INDIANAPOLIS — During her state of the district speech, Indianapolis Public Schools' Superintendent Dr. Aleesia Johnson announced details of the district's Rebuilding Stronger draft plan.
The plan, Johnson said, "is a century in the making." She said it is a commitment to children and the entire community.
If approved by the school board in November, it will benefit everyone, Johnson said.
She delivered the speech at Arlington Middle School, and as she noted, would be the new home of a STEM, project-based learning school if the draft plan is approved.
The plan, according to the district, focuses on expanding what works while creating a roadmap to deliver great schools, excellent offerings and more equitable access.
"The hard truth is that our reality has been divided between choice schools, often with more challenging classes, and neighborhood schools, which haven’t always had the same offerings," Johnson said. "We also know that for so many children, it’s the arts, or music, or team sports that draw them into school and learning — yet at a number of our schools, a child might have only one of those options. Those limitations have fallen especially hard on kids of color in our district, who attend neighborhood schools in higher numbers. Far too many have been denied the exact kind of offerings that make kids excited about school."
During a briefing Tuesday morning with reporters, Johnson and other district officials discussed the plan. Here are the key things you need to know.
The 8 components of Indianapolis Public Schools' Rebuilding Stronger plan
These components address the needs and wants from the community to address the district's "most pressing challenges," according to the district.
- Creating dedicated K-5 and 6-8 schools to create an "exciting and robust" school experience for elementary and middle school students.
- Increase equitable access to schools and reduce student mobility by creating enrollment zones.
- Upgrade facilities and modify schools to accommodate new programs, academic models or grade reconfiguration.
- Improve student access to high-performing and high-demand schools in all zones.
- Improve access to free pre-k by adding programs in schools
- Increase accessibility of special education programs in each enrollment zone
- Offer increased access to high-ability programming to eligible students in a more centralized location.
- Reduce the number of small schools and poor facilities while improving student enrollment
A major part of the plan involves creating K-5 and 6-8 schools to create equitable experiences.
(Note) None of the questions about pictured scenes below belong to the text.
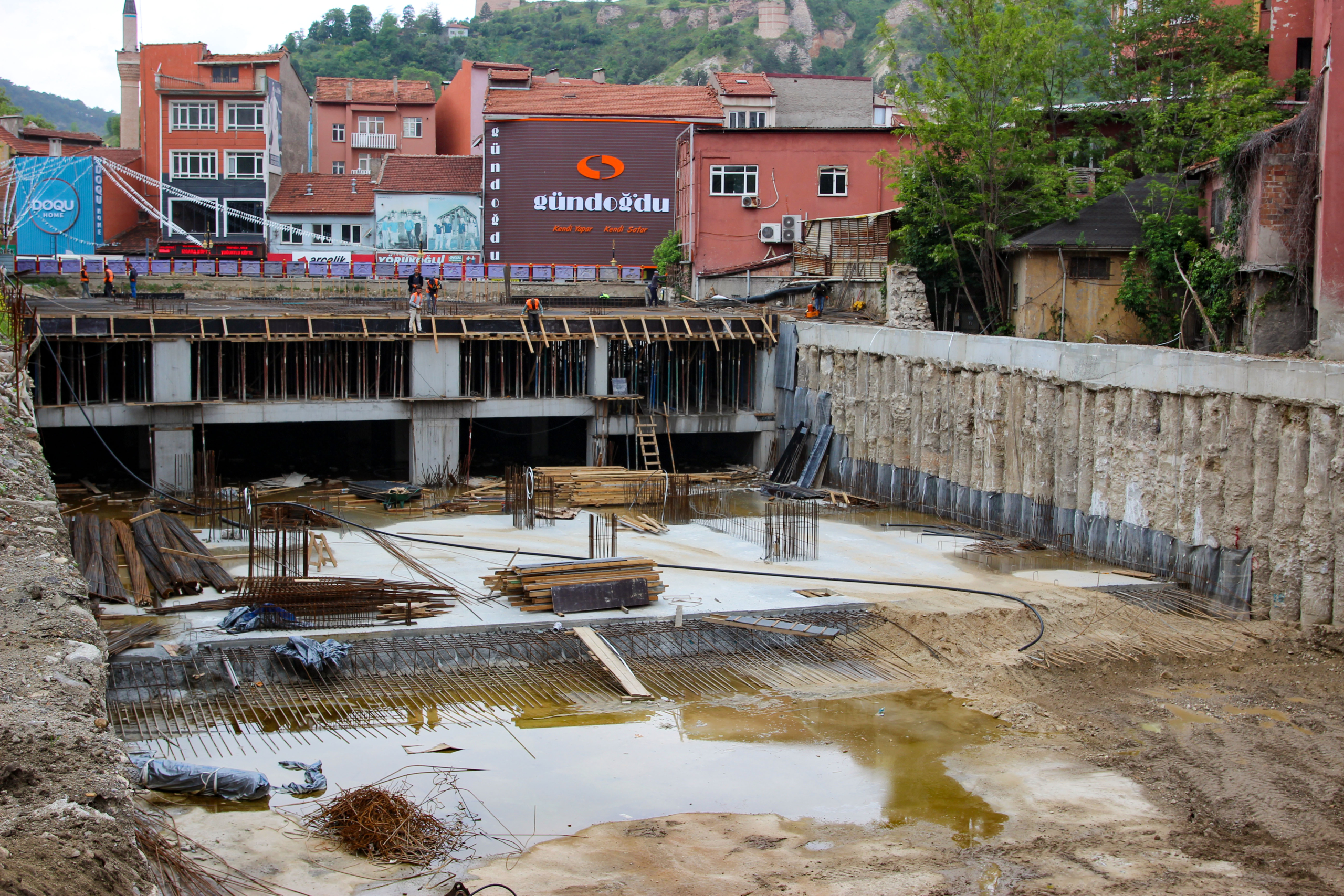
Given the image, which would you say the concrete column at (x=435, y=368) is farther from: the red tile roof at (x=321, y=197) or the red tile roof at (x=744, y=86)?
the red tile roof at (x=744, y=86)

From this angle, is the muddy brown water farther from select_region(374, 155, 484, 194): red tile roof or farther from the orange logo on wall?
select_region(374, 155, 484, 194): red tile roof

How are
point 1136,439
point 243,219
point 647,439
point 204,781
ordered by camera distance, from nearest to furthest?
point 204,781
point 1136,439
point 647,439
point 243,219

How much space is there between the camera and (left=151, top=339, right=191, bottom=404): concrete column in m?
30.5

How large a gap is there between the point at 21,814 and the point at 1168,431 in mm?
19156

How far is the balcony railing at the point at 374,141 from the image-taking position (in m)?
69.4

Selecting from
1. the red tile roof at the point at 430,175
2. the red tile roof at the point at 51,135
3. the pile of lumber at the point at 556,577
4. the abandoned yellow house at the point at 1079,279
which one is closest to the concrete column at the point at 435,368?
the pile of lumber at the point at 556,577

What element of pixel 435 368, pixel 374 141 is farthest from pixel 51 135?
pixel 435 368

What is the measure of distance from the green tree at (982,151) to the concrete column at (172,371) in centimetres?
2052

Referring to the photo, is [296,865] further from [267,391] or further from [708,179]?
[708,179]

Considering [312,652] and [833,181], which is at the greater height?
[833,181]

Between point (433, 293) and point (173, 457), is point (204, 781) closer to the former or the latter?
point (173, 457)

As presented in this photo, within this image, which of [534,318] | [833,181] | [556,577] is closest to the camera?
[556,577]

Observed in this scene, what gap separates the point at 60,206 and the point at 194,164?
637 centimetres

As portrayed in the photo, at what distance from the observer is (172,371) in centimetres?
3070
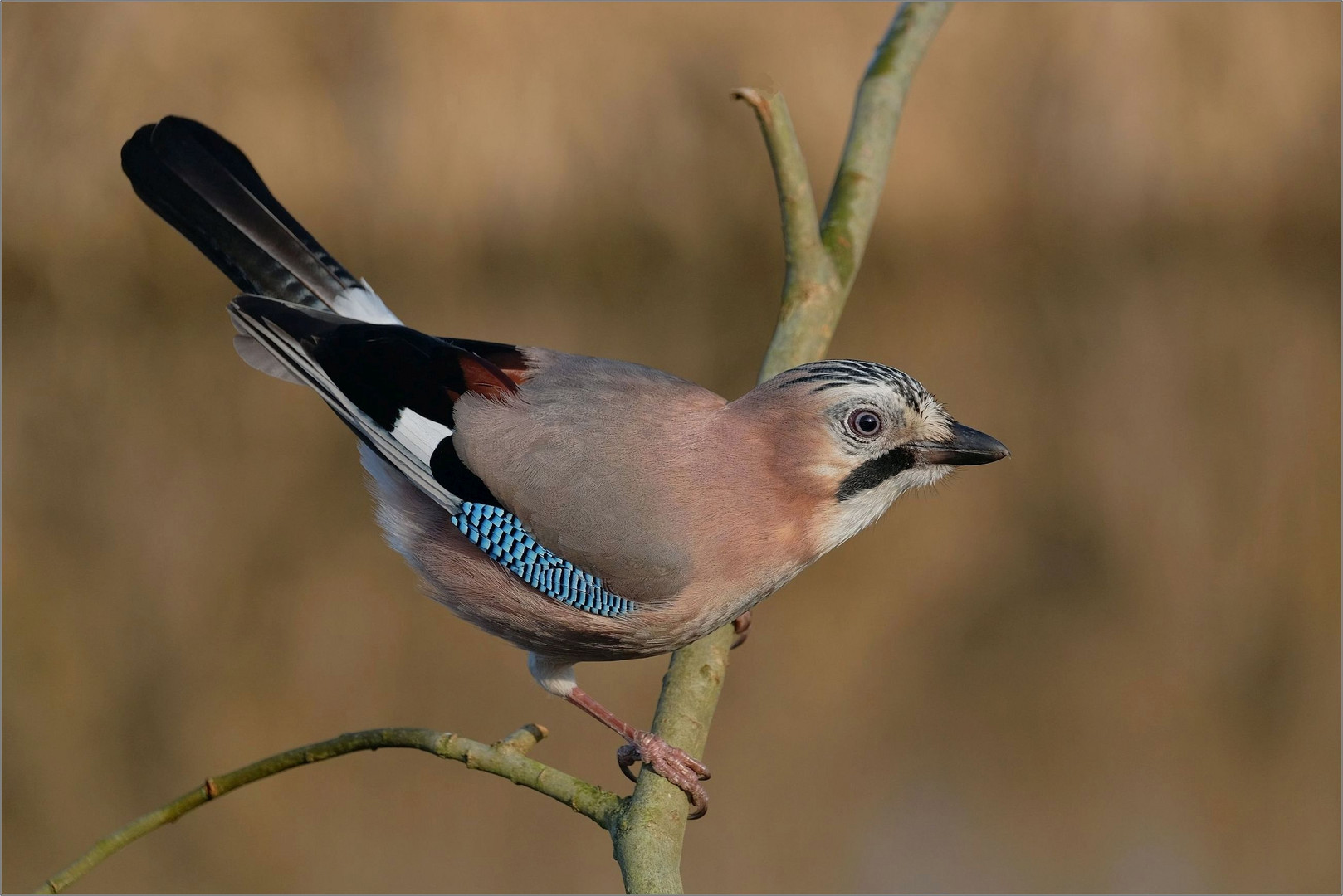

Under the proposed plan, all students in K-5 IPS schools will have access to:
- Physical education
- Computer science
- Core phonics curriculum every day in grades K-3
- Libraries with up-to-date collections and opportunities to borrow books
- College and career ready curriculum
- High school connections
Under the proposed plan, all middle school students will have access to:
- Learn to play a musical instrument
- Athletic programming
- 7th grade students can take pre-Algebra and 8th grade students can learn Algebra 1. This will make it possible for students to complete Calculus before they graduate.
- College and career counseling
- Foreign language starting in 7th grade
- Civil and social studies
To support the new K-5 and 6-8 schools, several schools will change the grade levels offered.
The following schools will transition to K-5 schools
- Anna Brochhausen Elementary School
- Brookside Elementary School
- Carl Wilde Elementary School
- Charles W Fairbanks Elementary School
- Christian Park Elementary
- Clarence Farrington Elementary School
- Cold Spring School (6-8 grade to William Penn)
- Eleanor Skillen Elementary School
- Ernie Pyle Elementary School
- James Russell Lowell Elementary School
- Jonathan Jennings Elementary School
- Lew Wallace Elementary School
- Meredith Nicholson Elementary School
- Ralph Waldo Emerson Elementary School
- Theodore Potter Elementary School
- Robert Lee Frost Elementary School
- William McKinley Elementary School
- Adelante @ Emma Donnan School
- Center for Inquiry II (84)
- Center for Inquiry III (27)
- Center for Inquiry IV (70)
- Cold Spring School (6-8 grade to Penn 49)
- Daniel Webster Elementary School
- Eliza A Blaker Elementary School
- Frederick Douglass Elementary School
- George W Carver Montessori School
- George W Julian Elementary School
- Global Prep @ Riverside 44
- James A Garfield Elementary School
- James Whitcomb Riley School 43
- Merle Sidener Gifted Academy (from 2-8 to 1-5, 6-8 grade to Harshman)
- Rousseau McClellan Montessori School
- Washington Irving Elementary School (merged with CFI II)
- William A Bell Elementary School
The following schools change or reopen to offer 6-8 grades:
- Northwest Middle School
- Arlington Middle School
- Longfellow Middle School
- Harshman Middle School
- Broad Ripple Middle School (Purdue Polytechnic North High School will also be located at Broad Ripple)
- Howe Middle School
- William Penn
- Edison School of the Arts
Citing various reasons, including low and or declining enrollment and buildings not being well utilized, the plan proposes the following schools stop providing classroom instruction after the 2022-2023 school year:
- Francis Bellamy PreK Center and Step Ahead Program
- George Buck School 94
- Floro Torrence School 83
- Raymond Brandes School 65
- Francis Parker School 56
- CFI 2 - Benjamin Harrison facility
- Paul Miller School 114
Several buildings will undergo facility upgrades, including new rooms, investing in VOIP phone systems and intercoms, athletic field improvements and addressing building deficiencies, like interior lighting, fire alarms, paving surfaces and fencing.
Most buildings have a target completion date of summer 2024.